═════ DATASET RECORDS
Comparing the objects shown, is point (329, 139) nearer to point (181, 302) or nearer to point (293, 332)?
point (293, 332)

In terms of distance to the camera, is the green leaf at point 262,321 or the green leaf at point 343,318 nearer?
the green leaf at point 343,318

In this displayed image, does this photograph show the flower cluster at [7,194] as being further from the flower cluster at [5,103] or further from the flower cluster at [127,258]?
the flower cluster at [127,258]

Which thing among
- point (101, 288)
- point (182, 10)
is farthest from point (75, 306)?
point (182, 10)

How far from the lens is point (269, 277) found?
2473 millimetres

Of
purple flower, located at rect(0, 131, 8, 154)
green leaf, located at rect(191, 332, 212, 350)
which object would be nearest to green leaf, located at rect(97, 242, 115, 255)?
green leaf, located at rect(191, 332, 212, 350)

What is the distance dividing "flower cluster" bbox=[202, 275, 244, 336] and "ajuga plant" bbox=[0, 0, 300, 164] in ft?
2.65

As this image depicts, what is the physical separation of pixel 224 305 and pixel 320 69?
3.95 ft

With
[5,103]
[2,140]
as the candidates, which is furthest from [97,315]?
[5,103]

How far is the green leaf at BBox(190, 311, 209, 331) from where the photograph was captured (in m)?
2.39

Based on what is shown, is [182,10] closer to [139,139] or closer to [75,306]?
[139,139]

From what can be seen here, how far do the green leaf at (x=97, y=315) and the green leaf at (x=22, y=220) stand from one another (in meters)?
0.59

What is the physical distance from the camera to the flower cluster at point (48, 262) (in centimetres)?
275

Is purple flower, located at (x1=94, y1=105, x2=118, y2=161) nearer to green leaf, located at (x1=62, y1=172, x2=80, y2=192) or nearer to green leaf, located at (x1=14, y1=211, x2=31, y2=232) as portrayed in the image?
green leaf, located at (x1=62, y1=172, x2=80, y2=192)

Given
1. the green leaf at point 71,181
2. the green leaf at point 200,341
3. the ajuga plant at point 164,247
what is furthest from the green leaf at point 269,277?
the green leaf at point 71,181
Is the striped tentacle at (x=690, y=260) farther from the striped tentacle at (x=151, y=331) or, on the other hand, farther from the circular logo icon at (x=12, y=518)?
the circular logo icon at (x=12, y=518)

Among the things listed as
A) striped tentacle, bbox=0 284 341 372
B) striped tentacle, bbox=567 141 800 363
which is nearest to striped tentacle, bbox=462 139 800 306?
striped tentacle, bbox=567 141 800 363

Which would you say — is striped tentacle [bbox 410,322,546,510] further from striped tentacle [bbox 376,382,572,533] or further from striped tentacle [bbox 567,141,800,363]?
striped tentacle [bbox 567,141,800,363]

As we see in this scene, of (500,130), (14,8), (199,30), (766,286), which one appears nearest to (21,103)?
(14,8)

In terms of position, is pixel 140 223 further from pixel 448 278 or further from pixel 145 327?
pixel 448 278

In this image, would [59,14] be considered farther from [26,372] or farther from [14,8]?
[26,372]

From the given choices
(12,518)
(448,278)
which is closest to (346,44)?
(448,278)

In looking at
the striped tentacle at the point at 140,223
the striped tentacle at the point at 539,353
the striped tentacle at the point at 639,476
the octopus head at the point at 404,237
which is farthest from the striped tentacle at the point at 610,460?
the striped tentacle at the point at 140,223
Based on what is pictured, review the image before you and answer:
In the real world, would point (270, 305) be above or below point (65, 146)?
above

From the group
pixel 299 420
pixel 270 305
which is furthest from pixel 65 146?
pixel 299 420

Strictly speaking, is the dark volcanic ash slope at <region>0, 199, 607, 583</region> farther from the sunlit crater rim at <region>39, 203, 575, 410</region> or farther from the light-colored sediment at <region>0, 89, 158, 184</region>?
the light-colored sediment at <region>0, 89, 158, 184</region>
══════════
Set down the listing in full, keeping every word exactly as it is.

Comparing the objects shown, is point (329, 139) nearer to point (181, 302) or nearer to point (293, 332)?
point (293, 332)

In terms of distance to the camera, is the green leaf at point 262,321 or the green leaf at point 343,318 nearer?
the green leaf at point 343,318

In this displayed image, does this photograph show the flower cluster at [7,194] as being further from the flower cluster at [5,103] or further from the flower cluster at [127,258]?
the flower cluster at [127,258]

Which thing among
- point (101, 288)
- point (182, 10)
is farthest from point (75, 306)?
point (182, 10)

How far from the lens is point (269, 277) found?
2473 millimetres

Of
purple flower, located at rect(0, 131, 8, 154)
green leaf, located at rect(191, 332, 212, 350)
which object would be nearest to green leaf, located at rect(97, 242, 115, 255)?
green leaf, located at rect(191, 332, 212, 350)

What is the distance dividing "flower cluster" bbox=[202, 275, 244, 336] and "ajuga plant" bbox=[0, 0, 300, 164] in ft?
2.65

As this image depicts, what is the physical separation of pixel 224 305 and pixel 320 69?
3.95 ft

With
[5,103]
[2,140]
as the candidates, which is furthest from [97,315]?
[5,103]

How far is the green leaf at BBox(190, 311, 209, 331) from where the photograph was captured (in m)?
2.39

Based on what is shown, is [182,10] closer to [139,139] or closer to [75,306]?
[139,139]

From what can be seen here, how far do the green leaf at (x=97, y=315) and the green leaf at (x=22, y=220) stand from one another (in meters)?
0.59

What is the physical distance from the camera to the flower cluster at point (48, 262) (in centimetres)?
275

Is purple flower, located at (x1=94, y1=105, x2=118, y2=161) nearer to green leaf, located at (x1=62, y1=172, x2=80, y2=192) or nearer to green leaf, located at (x1=14, y1=211, x2=31, y2=232) as portrayed in the image?
green leaf, located at (x1=62, y1=172, x2=80, y2=192)

Given
1. the green leaf at point 71,181
2. the green leaf at point 200,341
3. the ajuga plant at point 164,247
what is furthest from the green leaf at point 269,277?
the green leaf at point 71,181
Is the striped tentacle at (x=690, y=260) farther from the striped tentacle at (x=151, y=331) or, on the other hand, farther from the circular logo icon at (x=12, y=518)?
the circular logo icon at (x=12, y=518)

Among the things listed as
A) striped tentacle, bbox=0 284 341 372
B) striped tentacle, bbox=567 141 800 363
which is nearest to striped tentacle, bbox=462 139 800 306?
striped tentacle, bbox=567 141 800 363

Which would you say — is striped tentacle [bbox 410,322,546,510] further from striped tentacle [bbox 376,382,572,533] or further from striped tentacle [bbox 567,141,800,363]?
striped tentacle [bbox 567,141,800,363]

As we see in this scene, of (500,130), (14,8), (199,30), (766,286), which one appears nearest to (21,103)?
(14,8)

In terms of position, is pixel 140 223 further from pixel 448 278 or further from pixel 145 327?
pixel 448 278

In this image, would [59,14] be considered farther from [26,372] or farther from [14,8]?
[26,372]

From the given choices
(12,518)
(448,278)
which is closest to (346,44)?
(448,278)

In looking at
the striped tentacle at the point at 140,223
the striped tentacle at the point at 539,353
the striped tentacle at the point at 639,476
the octopus head at the point at 404,237
which is farthest from the striped tentacle at the point at 610,460?
the striped tentacle at the point at 140,223
Based on what is pictured, review the image before you and answer:
In the real world, would point (270, 305) be above or below point (65, 146)?
above

From the group
pixel 299 420
pixel 270 305
which is furthest from pixel 65 146?
pixel 299 420

Strictly speaking, is the dark volcanic ash slope at <region>0, 199, 607, 583</region> farther from the sunlit crater rim at <region>39, 203, 575, 410</region> or farther from the light-colored sediment at <region>0, 89, 158, 184</region>?
the light-colored sediment at <region>0, 89, 158, 184</region>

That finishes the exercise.